Some contributors to Beautiful/Ugly, notice African beauty, like Mamari Maxine Clarke among the Oyotunji community in the Sea Islands of Carolina coast, whose residents endeavor to recreate the traditional west African community and lifestyle of their ancestors...though their kids want to listen to hip hop, as do many African kids. Other authors investigate wedding feasts and family cuisine, and Brazilian hair care products. Short fiction by Mia Couto of Mozambique contextualizes questions of what is acceptable display.

Some contributors view the African grotesque. Dominique Malaquais investigates local meanings attached to the bricolage aesthetic, embodied in a large sculptural metal figure constructed of scrap and junk by Joseph Francis Sumegne in Douala, Cameroon, called "La Nouvelle Liberté." Malaquais might have explored comparisons to California Funk sculptors like William Keinholz, or Osip Zadkine's figurative metal war memorial in Rotterdam. Michelle Gilbert delivers a well-illustrated report on the cool, scary painted ads for "morality" melodramas in Ghana, as over the top as the American painter Robert Williams, or the "Mars Attacks" bubblegum cards this reviewer relished as a boy in the 1960s. When Senegalese sculptor Ousmane Sow saw Leni Reifenstahl's photographs of elegant Nuba people, he was inspired to create works depicting massive male African wrestlers. Having witnessed the January, 2007 wrestling-with-punches match in Dakar's Leopold Senghor Stadium between heavyweights Bombadier and Tyson (his career and erratic behavior modeled after the American boxer of that name), this reviewer affirms the realism of Sow's work. Those guys are monumental.

Simon Gikandi writes on Picasso, an apologetic for Picasso's offhand comment to an Afro-Guyanese artist Aubrey Williams where the Spaniard viewed the man's physiognomy——"a fine African head"——as a potential subject for his own work. Yet, if the comment brusquely objectified a fellow artist, why would we expect Picasso treat any out-of-town stranger better than he did his own Spanish, Russian and French women? According to André Malraux, whom Gikandi quotes, Picasso was irritated at "the influences that the Negroes had on me." Robert Farris Thompson is quoted in wondering why we don't hear African artists' reactions to Picasso. John Berger, in The Success and Failure of Picasso, predicted that Picasso's greatness would lie in his unintentional encouragement of African artists to reclaim their traditional aesthetics and to minimize their imitation of trends in the cultural, colonial European and American art capitals.

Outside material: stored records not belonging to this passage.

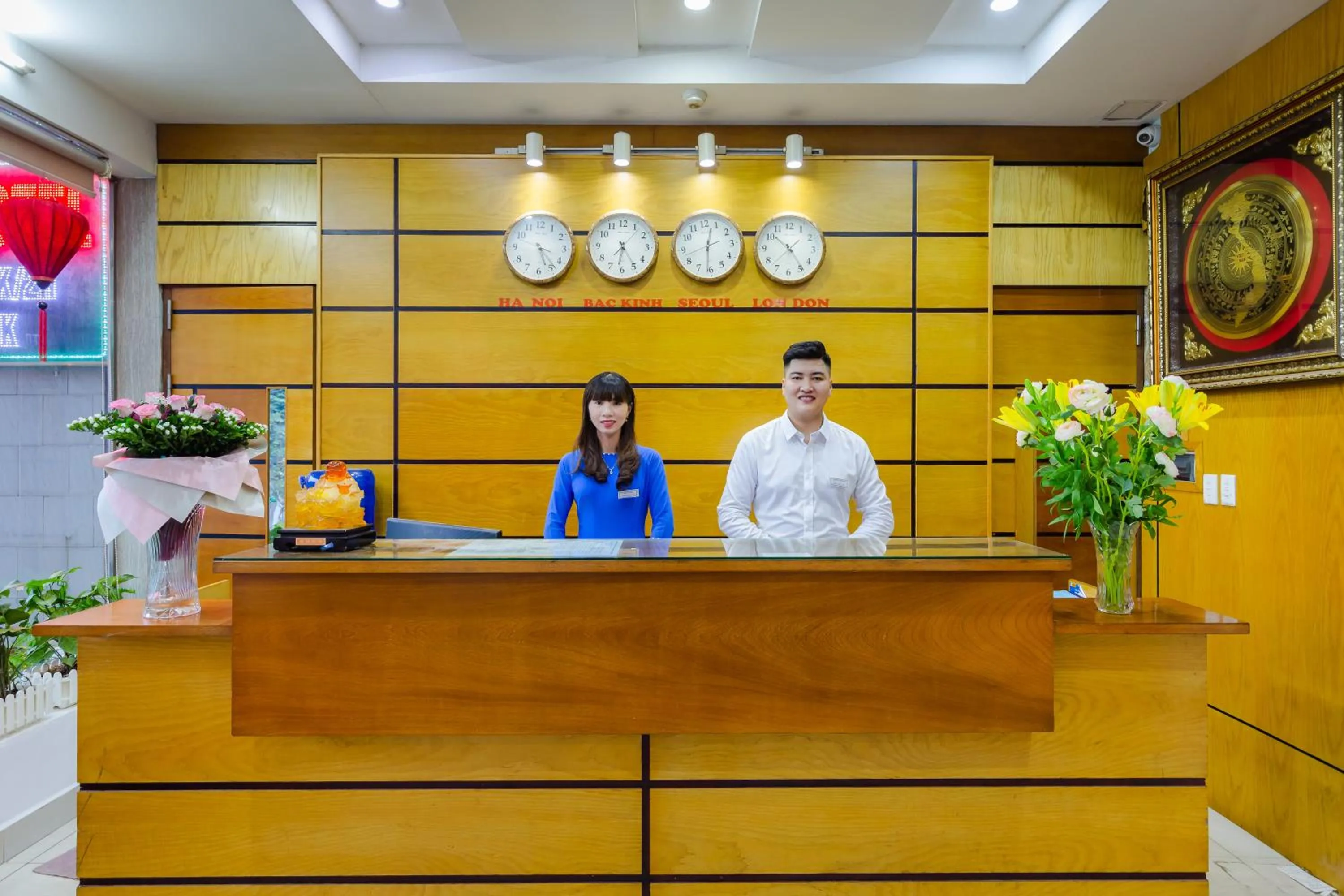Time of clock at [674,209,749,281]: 12:31
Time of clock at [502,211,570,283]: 5:23
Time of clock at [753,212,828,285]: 10:24
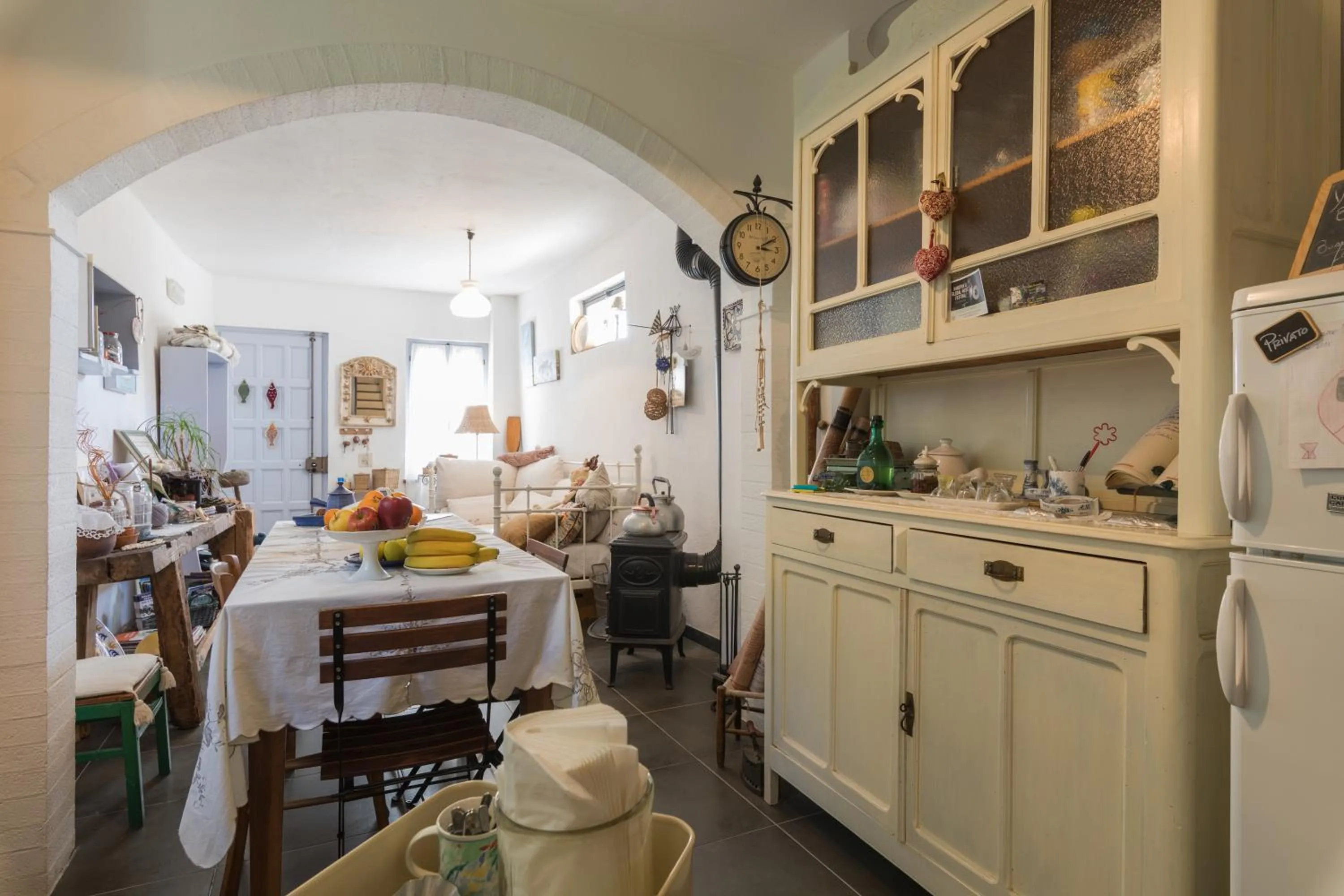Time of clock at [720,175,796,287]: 3:10
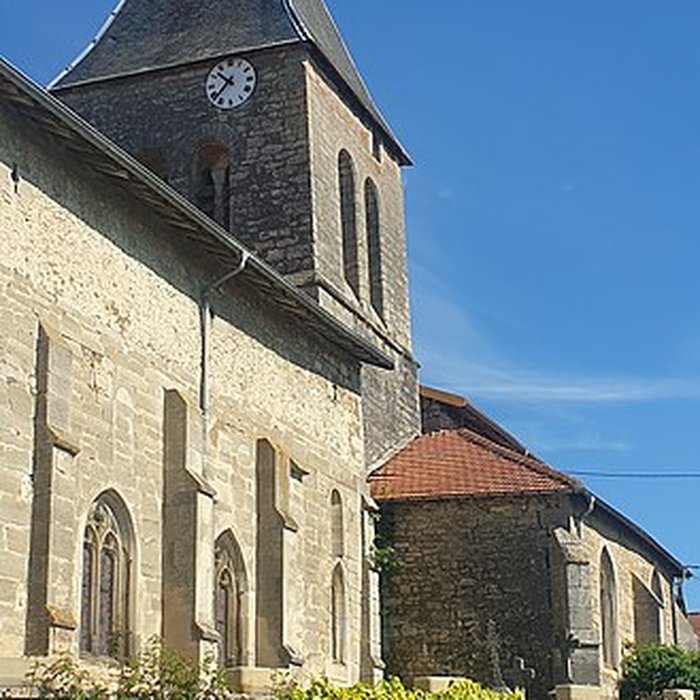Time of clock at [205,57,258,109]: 10:37
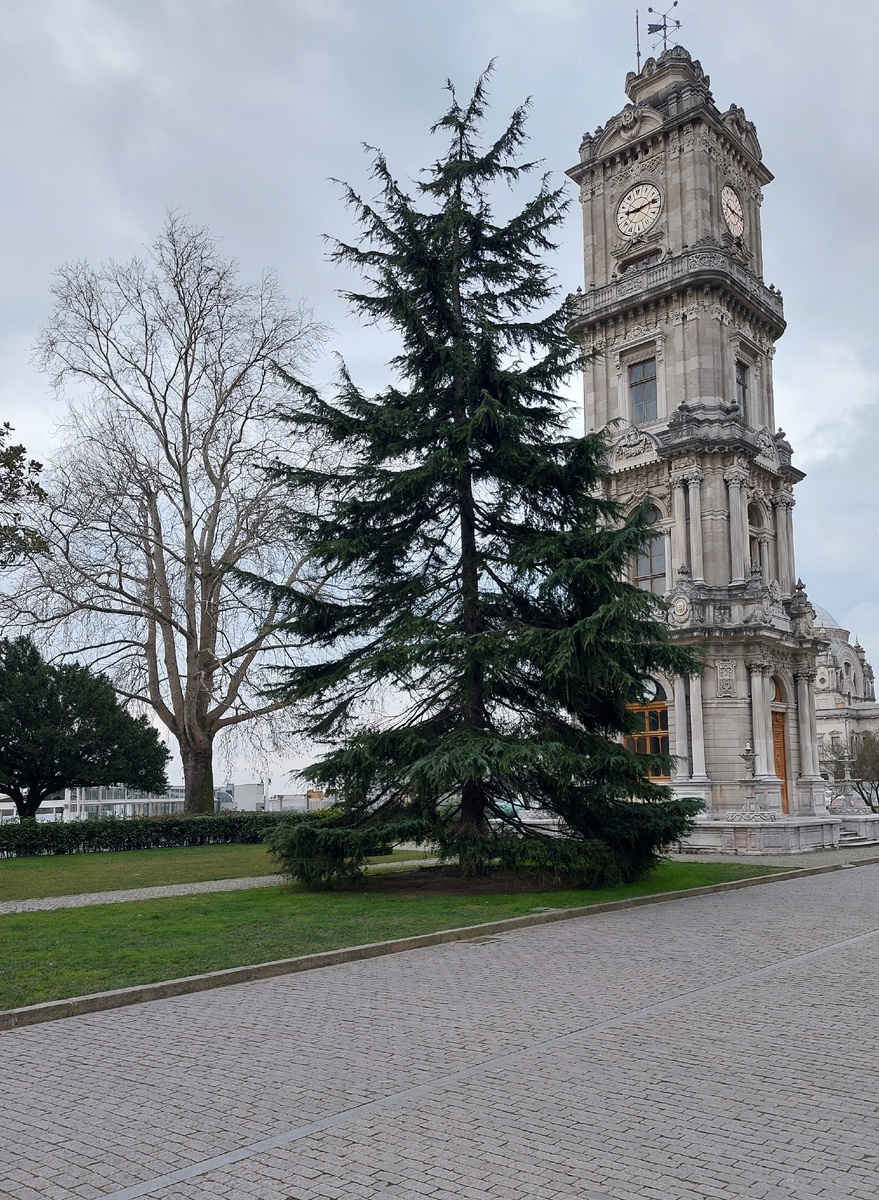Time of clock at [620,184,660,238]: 9:13
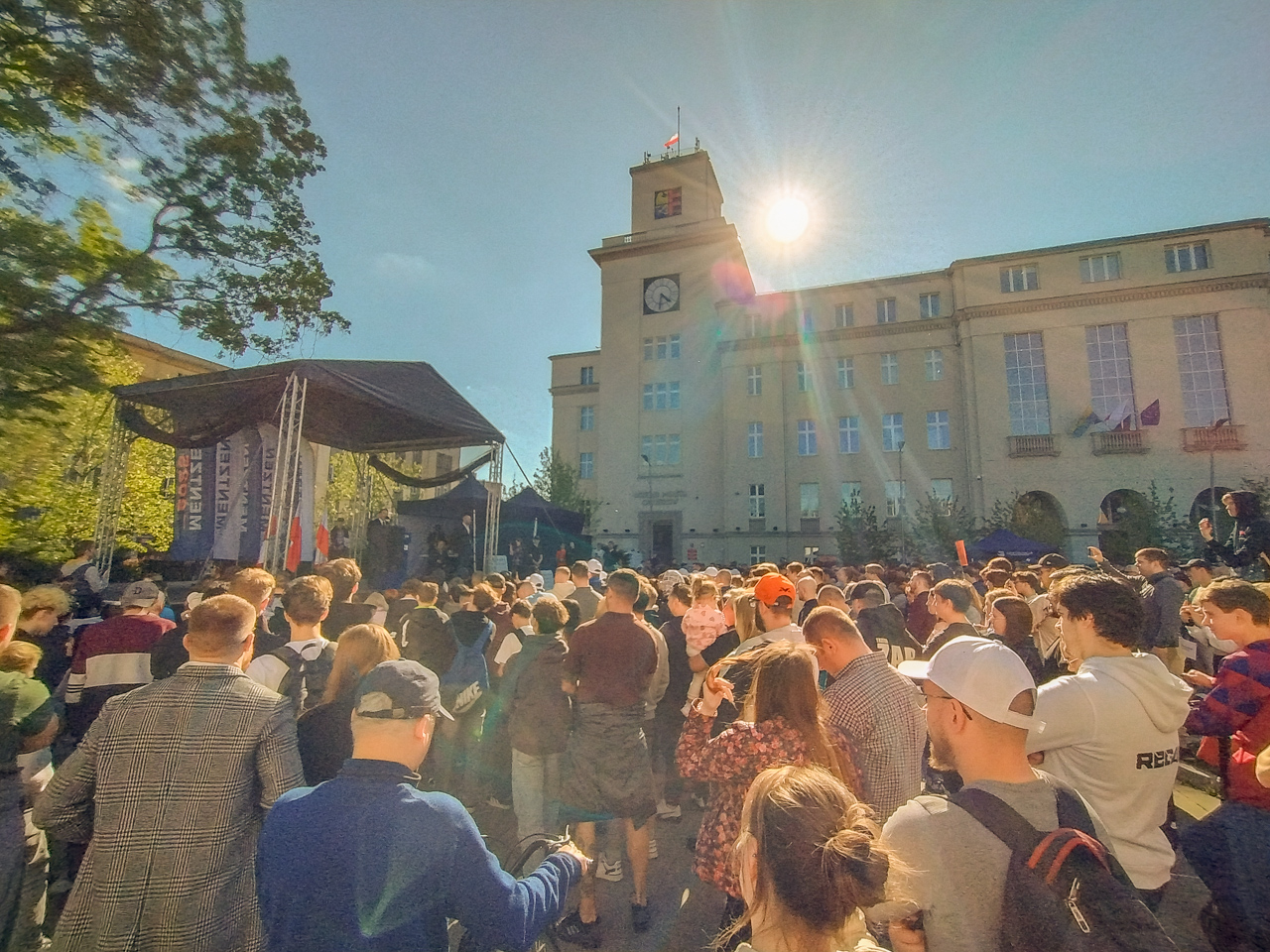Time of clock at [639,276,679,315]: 4:31
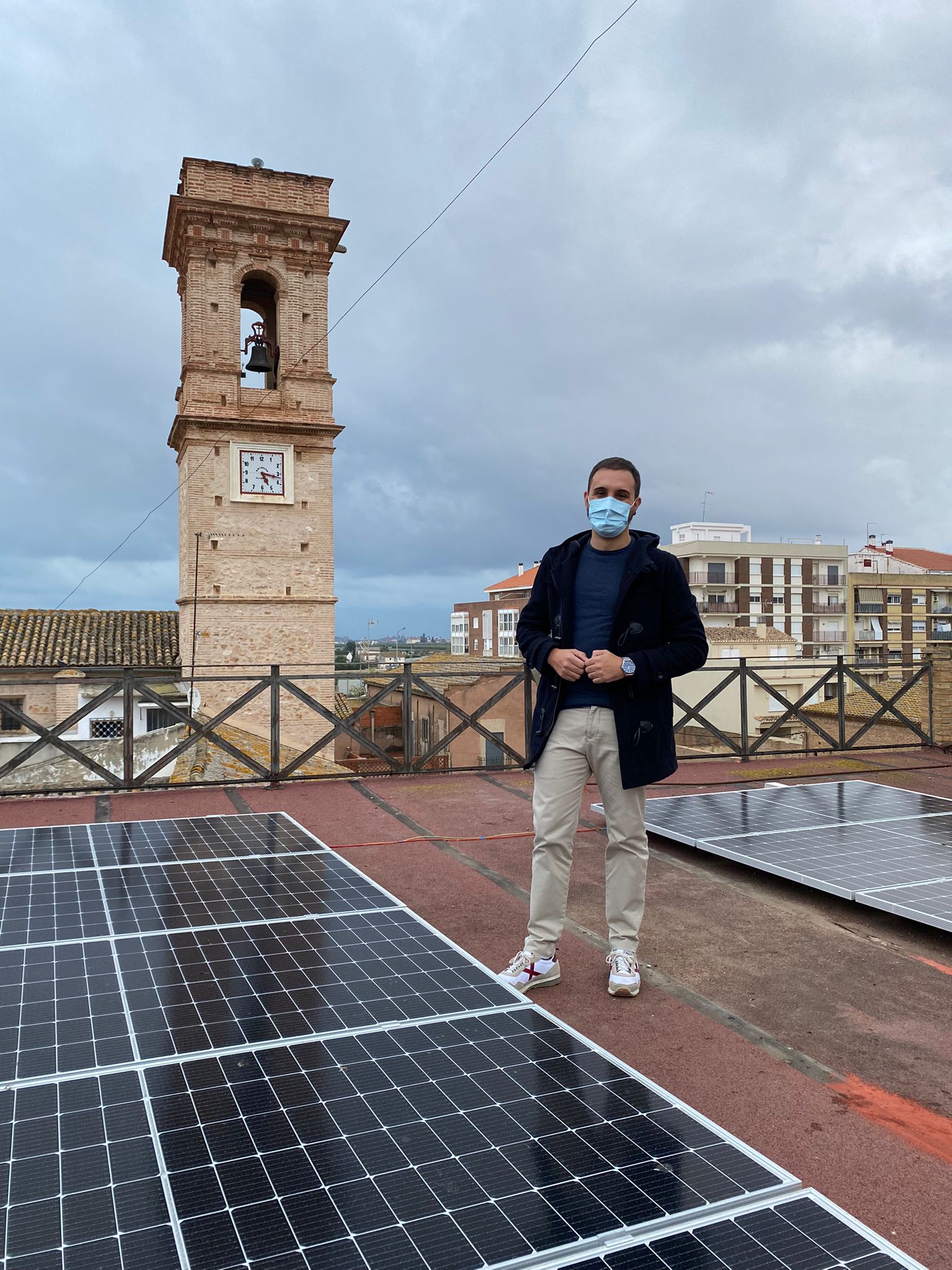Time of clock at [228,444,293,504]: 5:17
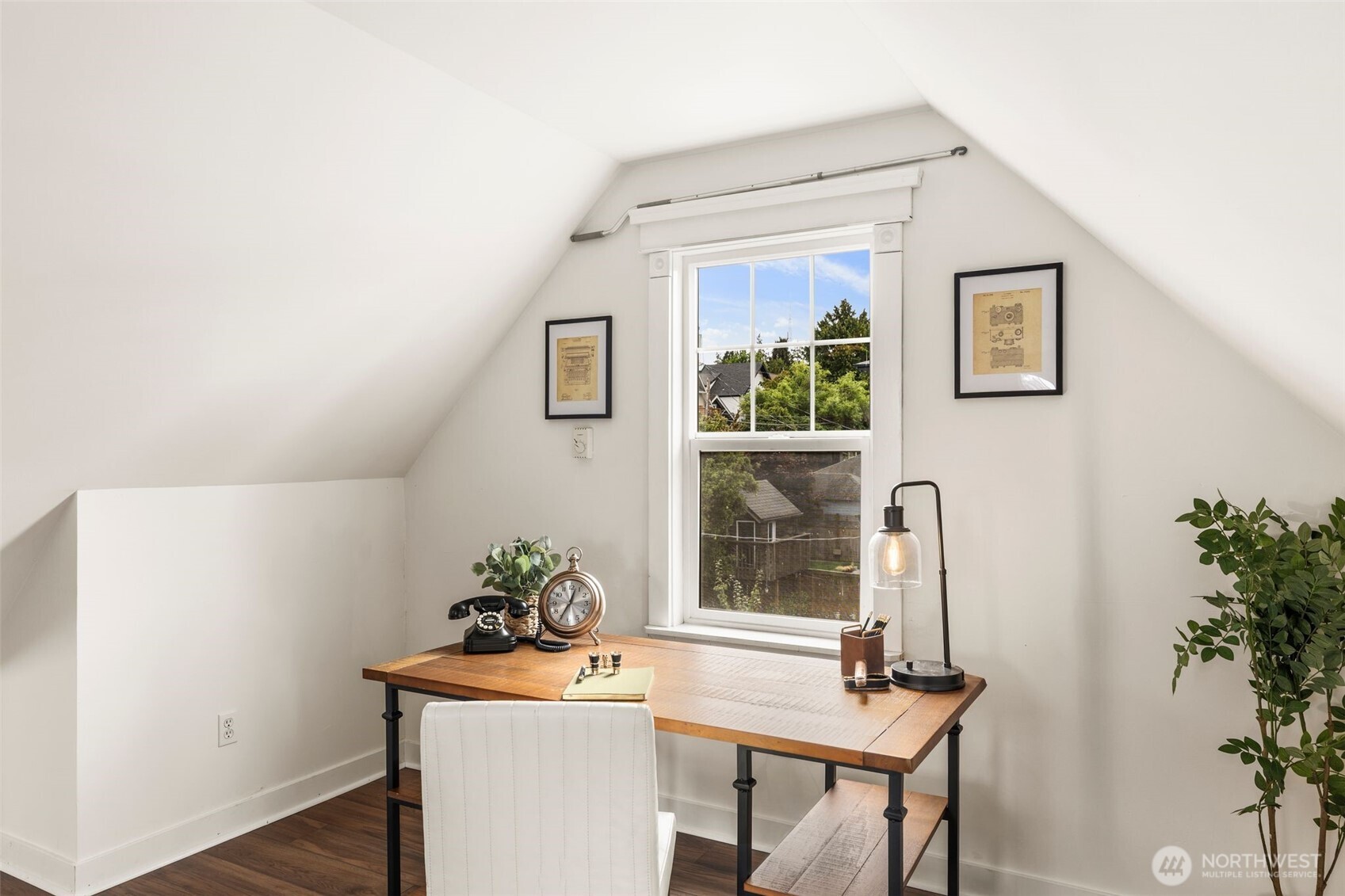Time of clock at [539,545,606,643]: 12:34
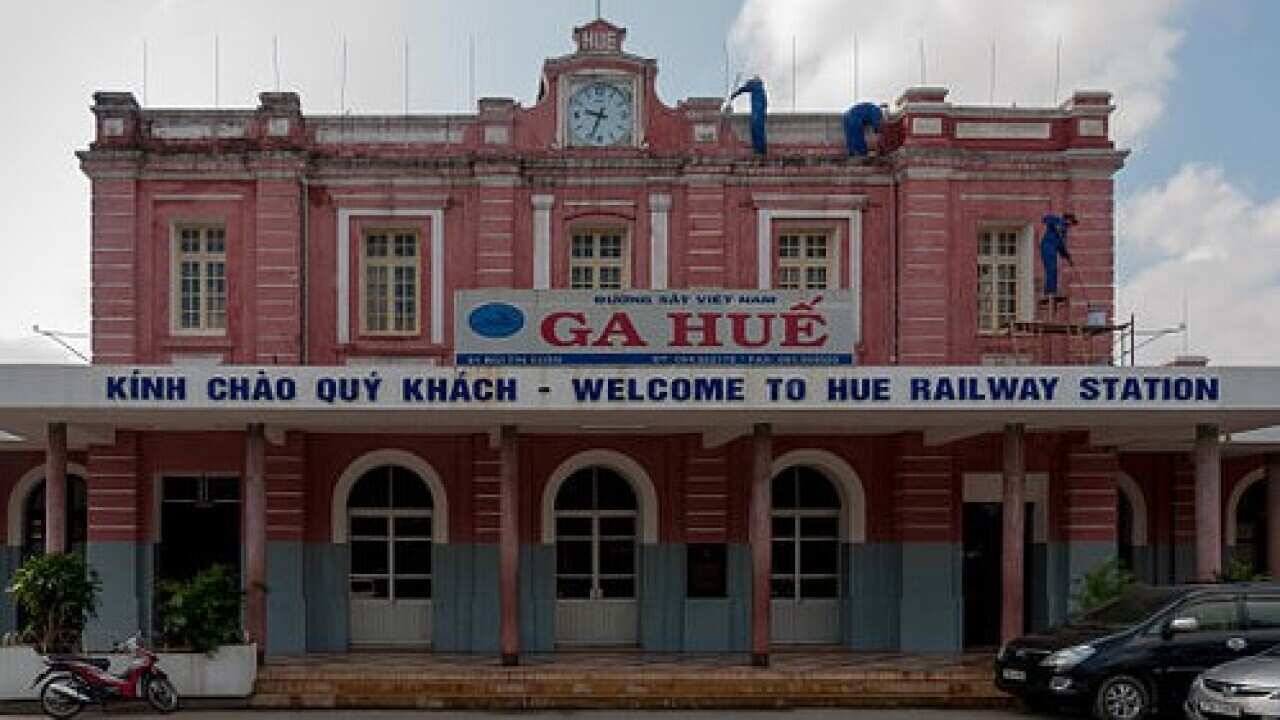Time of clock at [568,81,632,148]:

Sarah Nuttall is Associate Professor of Literary and Cultural Studies at the University of the Witswatersrand in Johannesburg, and several essayists are from South Africa. Artist William Kentridge questions the very idea of beauty when drawing a corpse on an urban street or the ravaged landscape of mine dumps around Germiston. Mark Gevisser looks at an early-1960s scrapbook with images of black families enjoying the day at a fine beach (not the ragged ones they were assigned under South African racial laws), and an interracial couple holding hands in public, and affectionate gay men, and pines for the ensuing three decades to have been ones of normal human relations, had they taken place without apartheid's cruel and stringent rules.

Beautiful/Ugly is another fine book on contemporary African art from Duke University Press, to place on the shelf beside Elizabeth Harney's In Senghor's Shadow.